* Prompt 1
Answer these questions about the report on BBH's parliamentary evening:
(a) How many guests attended the evening?
(b) In what venue was the evening held?
(c) Roughly what share of renewable energy sources does biomass already account for, according to the report?
* Prompt 2
Carry the report on BBH's parliamentary evening further, picking up after its final sentence about converting coal-fired power plant sites to biomass.

* Text segment
BBH’s parliamentary evening: ‘technology-open’ approach towards climate neutrality

For its parliamentary evening on 16 May 2022, the law firm Becker Büttner Held (BBH) invited its guests to take a look at the engine room of the climate transition. The original plan was to examine bridging technologies, optimisations in the energy system and renewable energy sources.

“The context of today’s event has, however, changed entirely”, emphasised BBH partner Prof. Dr. Ines Zenke, who moderated the evening with more than 150 guests attending the event. We might fail to meet our climate targets, there is the risk of a gas shortage, and the struggle for energy sovereignty poses new challenges to us. “What can and what must we do to maintain coherence within our energy system in the next few years and decades, thus reconciling the objectives of security of supply and climate neutrality?” asked Prof. Dr. Ines Zenke in her welcoming speech.

“At the latest since the Russian aggression against Ukraine, it should be clear to all parties affected thereby that a sound climate policy aims at ensuring the safety and modernisation of the German industry,” added Member of the Bundestag Bernd Westphal (SPD) under whose auspices the parliamentary evening was held at the Great Hall (Kaisersaal) of the German Parliamentary Society. This would include the creation of stable framework conditions so that businesses can make the right investment decisions. Andreas Kuhlmann, CEO of the German Energy Agency dena, also emphasised how important stable political framework conditions are. There would be diversions in the future, he stated, which made a clear political line all the more important. With respect to the generation landscape, he said: “We will still need natural gas for quite a while.” He could not imagine a scenario without natural gas prior to 2030. However, as the CEO of Onyx Power, Dr. Peter Feldhaus, pointed out: The switch to LNG will lead to higher gas prices, which, in turn, means that companies will have to review their business cases.

What should the future energy market design thus look like? Dr. Peter Feldhausen stated: “We must not waste anything!” Which means that we would have to explore all options available to us for the ambitious path to a climate neutral generation landscape. According to Dr. Feldhaus this also includes biomass. Even though it already accounted for approx. 20% of renewable energy sources, biomass was an issue of controversy.

Wrongly so, he said. This is because, based on the cascade principle, only damaged and dead wood that cannot be used by either the building or the paper industry is used as biomass. Precisely this functioning cascade principle, he said, is being put into question by the EU in the course of discussions about the revision of the Renewable Energy Directive (RED III). Based on the Onyx site in Wilhelmshaven, Dr. Peter Feldhaus illustrated that biomass has the potential to play a major role in the energy system as a means of controllable electricity generation: Any site where there is still a coal-fired power plant could be quickly converted into a sustainable and carbon neutral biomass site without technical risks.

* Records excerpted from a collection
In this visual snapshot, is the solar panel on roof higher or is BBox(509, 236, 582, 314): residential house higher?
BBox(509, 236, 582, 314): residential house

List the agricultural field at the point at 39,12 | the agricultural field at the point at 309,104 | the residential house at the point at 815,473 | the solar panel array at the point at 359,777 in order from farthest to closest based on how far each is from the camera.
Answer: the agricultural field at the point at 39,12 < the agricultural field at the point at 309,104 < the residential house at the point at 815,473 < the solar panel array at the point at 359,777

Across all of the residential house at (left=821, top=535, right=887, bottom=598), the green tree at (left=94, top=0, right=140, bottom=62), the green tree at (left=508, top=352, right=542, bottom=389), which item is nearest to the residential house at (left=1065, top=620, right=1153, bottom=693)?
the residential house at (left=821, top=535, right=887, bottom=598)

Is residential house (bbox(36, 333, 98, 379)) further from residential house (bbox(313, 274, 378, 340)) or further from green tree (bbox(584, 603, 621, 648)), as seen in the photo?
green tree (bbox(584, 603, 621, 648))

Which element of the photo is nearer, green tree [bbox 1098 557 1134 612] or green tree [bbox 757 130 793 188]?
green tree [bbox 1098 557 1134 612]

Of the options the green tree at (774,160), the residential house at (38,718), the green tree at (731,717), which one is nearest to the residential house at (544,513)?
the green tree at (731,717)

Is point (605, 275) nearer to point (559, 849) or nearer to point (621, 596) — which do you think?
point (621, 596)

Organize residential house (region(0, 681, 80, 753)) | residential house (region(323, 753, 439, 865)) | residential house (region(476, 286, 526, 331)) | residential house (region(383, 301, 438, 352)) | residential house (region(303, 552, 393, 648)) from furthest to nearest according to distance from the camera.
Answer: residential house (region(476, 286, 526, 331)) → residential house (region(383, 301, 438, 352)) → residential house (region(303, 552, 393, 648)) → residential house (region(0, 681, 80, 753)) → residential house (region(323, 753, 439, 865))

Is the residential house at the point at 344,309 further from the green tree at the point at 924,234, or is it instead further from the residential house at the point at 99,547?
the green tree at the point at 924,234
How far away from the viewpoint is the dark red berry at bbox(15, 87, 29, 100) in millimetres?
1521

* Written answer 1
(a) More than 150 guests.
(b) The Great Hall (Kaisersaal) of the German Parliamentary Society.
(c) Approximately 20%.

* Written answer 2
Member of the Bundestag Katrin Uhlig (Bündnis 90/Die Grünen) emphasised how important it is to accelerate the expansion of renewable energy sources. She said that the “traffic light” coalition also intends to launch a biomass strategy. “Photovoltaics and wind alone do not make an energy transition”, Member of the Bundestag Mark Helfrich also emphasised. However, statements of intent will not help the industry when it comes to investment decisions worth millions. While some things were initiated by the Easter Package and others announced with a view to the Summer Package, there is not yet a holistic approach for the transformation process towards climate neutrality.

Fundamental questions, such as the role of gas grid operators in the dawning age of hydrogen, still remain unanswered. When asked about this issue, the Members of the Bundestag Bernd Westphal and Mark Helfrich clearly supported a joint regulation of gas and hydrogen grids. However, the discussion in Brussels is currently heading in the other direction: Ownership unbundling would prevent the joint operation of natural gas and hydrogen grids – and slow down the development of the hydrogen market.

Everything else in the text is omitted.